So you develop a relationship with these guys and it’s more like father/son.  You can’t treat their failures as a fan does when you are an owner because they become part of you.  You still pull for them as a fan but you feel for them as people because the average fan doesn’t get to know them.
 
JG: Steven, the closest I’m going to get to owning anything like a team – I own ten fantasy football teams.  I’m like a dynasty in fantasy football. But what does it feel like [as an owner] on game day.  Do you feel like a player?  Do you get the butterflies?  Are you bent over the toilet? What’s going on?
 
BS: I don’t sleep well on Saturday nights.  My eyes pop open at 6:30 in the morning.  I go to early morning mass for the first time in my life.  I never knew they even had 7 o’clock mass. 

Home games I stick to a schedule.  I usually leave my house at 11.  I’m only 25 minutes to the stadium and I get there at around 11:30.  I walk out on to the field; usually go and talk to the coach; meet the visiting owner if he’s on the field; talk to some of our ex players that are on the other team.  Once in a while I will go into the locker room pre-game.  I have people, friends that are in town and sometimes I will bring them into the locker room.  And then I get up into my suite about a half hour, 15 minutes before game time and unlike Maryland basketball I don’t say a word.  I sit there and watch and internalize so I’ve got a little stress issue to work through.  I don’t know what an ulcer is but I might have one.

################

▸ **Task**
From the interview excerpt, reproduce word for word the passage starting with "So you develop" and going on through "What’s going on?".

################

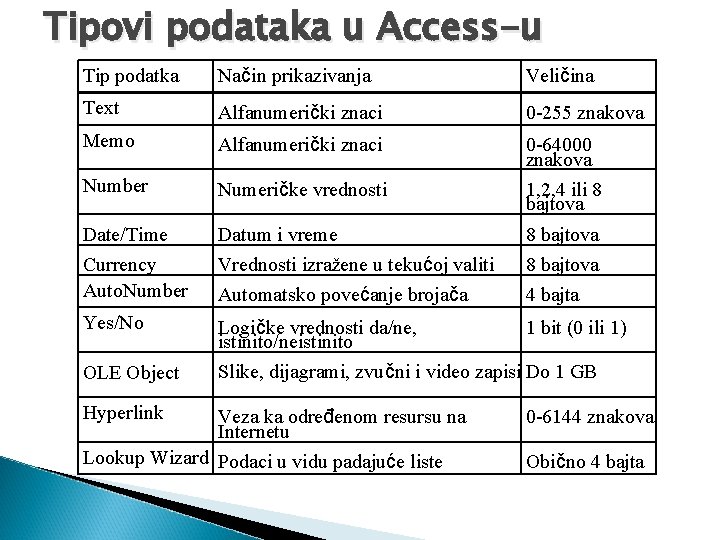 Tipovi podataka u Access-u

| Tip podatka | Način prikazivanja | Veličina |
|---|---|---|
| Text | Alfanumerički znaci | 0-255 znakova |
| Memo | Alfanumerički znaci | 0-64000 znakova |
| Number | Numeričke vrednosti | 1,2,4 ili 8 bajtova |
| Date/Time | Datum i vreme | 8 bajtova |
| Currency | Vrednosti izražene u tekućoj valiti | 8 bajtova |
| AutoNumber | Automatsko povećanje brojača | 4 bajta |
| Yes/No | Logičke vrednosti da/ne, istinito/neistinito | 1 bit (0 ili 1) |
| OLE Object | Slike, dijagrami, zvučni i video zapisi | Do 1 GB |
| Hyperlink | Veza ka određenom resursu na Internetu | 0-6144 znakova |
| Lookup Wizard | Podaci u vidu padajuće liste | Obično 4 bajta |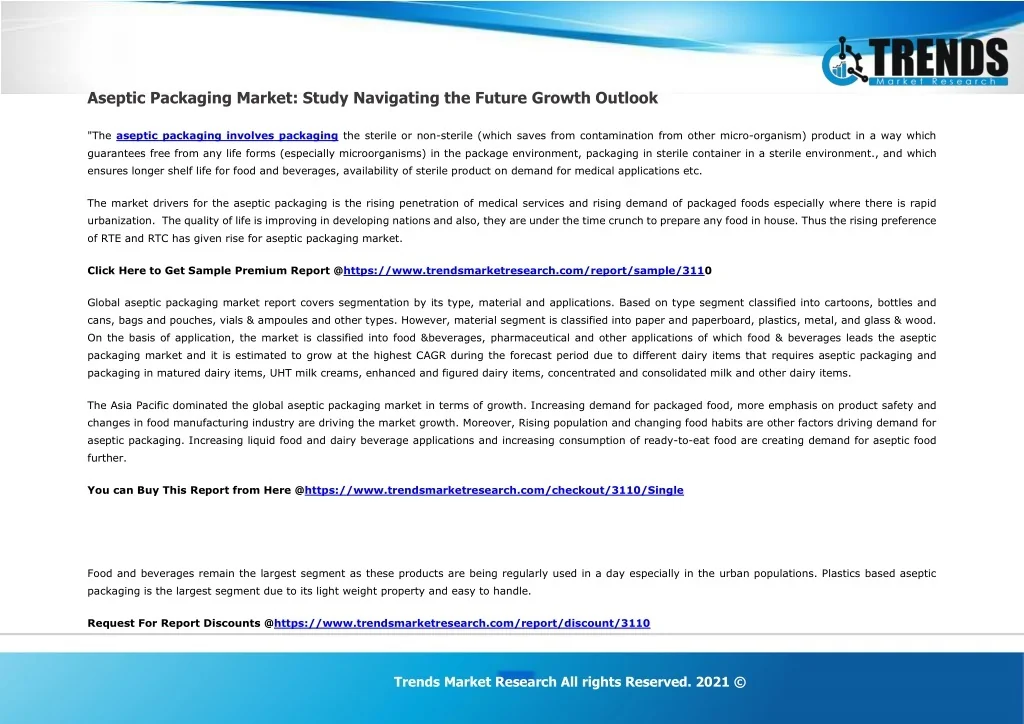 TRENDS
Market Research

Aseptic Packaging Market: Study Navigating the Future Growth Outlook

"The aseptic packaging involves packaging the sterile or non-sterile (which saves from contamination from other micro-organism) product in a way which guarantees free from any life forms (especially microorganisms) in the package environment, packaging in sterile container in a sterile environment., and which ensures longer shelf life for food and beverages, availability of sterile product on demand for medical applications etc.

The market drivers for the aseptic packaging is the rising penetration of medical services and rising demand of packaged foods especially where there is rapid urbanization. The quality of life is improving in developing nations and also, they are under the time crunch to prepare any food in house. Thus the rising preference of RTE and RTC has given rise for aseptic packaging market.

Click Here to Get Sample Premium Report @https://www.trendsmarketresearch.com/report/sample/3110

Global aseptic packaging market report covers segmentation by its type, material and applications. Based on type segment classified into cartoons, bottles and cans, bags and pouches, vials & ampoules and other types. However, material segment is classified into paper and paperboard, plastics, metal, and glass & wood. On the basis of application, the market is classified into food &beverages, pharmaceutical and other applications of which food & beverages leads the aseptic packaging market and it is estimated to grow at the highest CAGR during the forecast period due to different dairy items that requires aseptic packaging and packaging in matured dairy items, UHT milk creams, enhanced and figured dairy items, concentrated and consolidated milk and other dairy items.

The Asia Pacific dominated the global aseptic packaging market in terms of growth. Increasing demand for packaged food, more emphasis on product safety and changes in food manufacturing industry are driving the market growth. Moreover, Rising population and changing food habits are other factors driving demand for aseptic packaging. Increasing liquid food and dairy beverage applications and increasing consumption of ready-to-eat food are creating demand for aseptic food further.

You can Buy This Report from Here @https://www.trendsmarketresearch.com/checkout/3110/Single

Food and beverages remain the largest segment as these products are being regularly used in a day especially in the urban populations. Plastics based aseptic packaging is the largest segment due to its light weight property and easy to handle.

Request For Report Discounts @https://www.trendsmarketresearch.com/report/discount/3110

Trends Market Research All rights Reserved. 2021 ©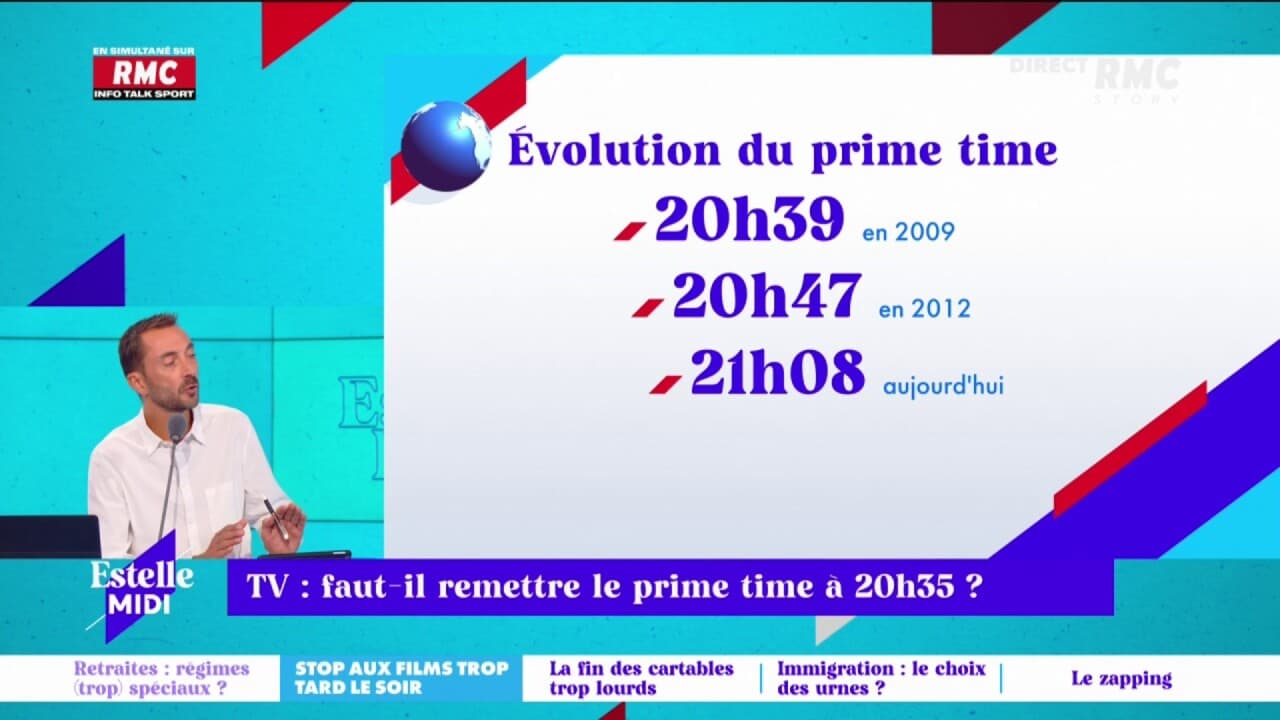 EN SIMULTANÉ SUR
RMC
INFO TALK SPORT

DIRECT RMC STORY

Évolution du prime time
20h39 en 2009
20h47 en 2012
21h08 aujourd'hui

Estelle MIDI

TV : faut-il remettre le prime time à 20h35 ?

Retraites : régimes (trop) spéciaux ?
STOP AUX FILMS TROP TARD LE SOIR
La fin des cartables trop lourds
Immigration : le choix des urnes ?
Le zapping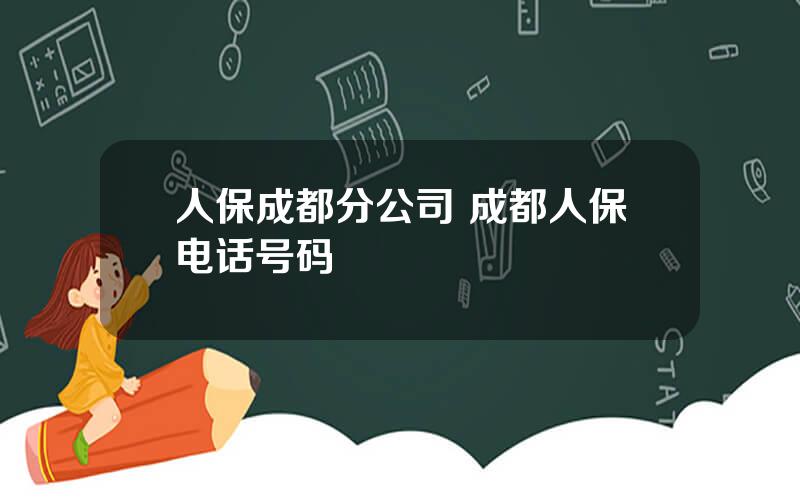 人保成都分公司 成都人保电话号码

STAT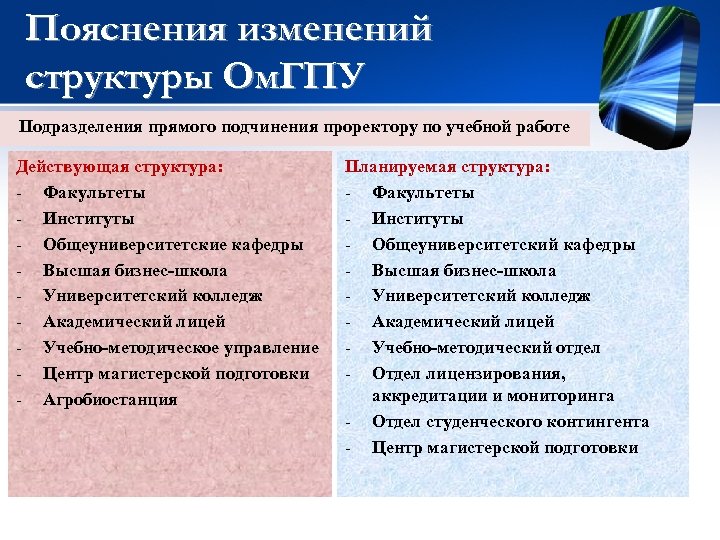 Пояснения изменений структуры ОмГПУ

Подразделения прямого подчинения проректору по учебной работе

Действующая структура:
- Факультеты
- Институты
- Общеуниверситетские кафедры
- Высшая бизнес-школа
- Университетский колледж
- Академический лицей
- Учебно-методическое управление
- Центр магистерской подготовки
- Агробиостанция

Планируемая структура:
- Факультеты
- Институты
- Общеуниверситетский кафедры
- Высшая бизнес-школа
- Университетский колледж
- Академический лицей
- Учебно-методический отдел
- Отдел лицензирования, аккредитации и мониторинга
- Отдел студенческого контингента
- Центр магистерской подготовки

################

▸ **Your response**
So you develop a relationship with these guys and it’s more like father/son.  You can’t treat their failures as a fan does when you are an owner because they become part of you.  You still pull for them as a fan but you feel for them as people because the average fan doesn’t get to know them.
 
JG: Steven, the closest I’m going to get to owning anything like a team – I own ten fantasy football teams.  I’m like a dynasty in fantasy football. But what does it feel like [as an owner] on game day.  Do you feel like a player?  Do you get the butterflies?  Are you bent over the toilet? What’s going on?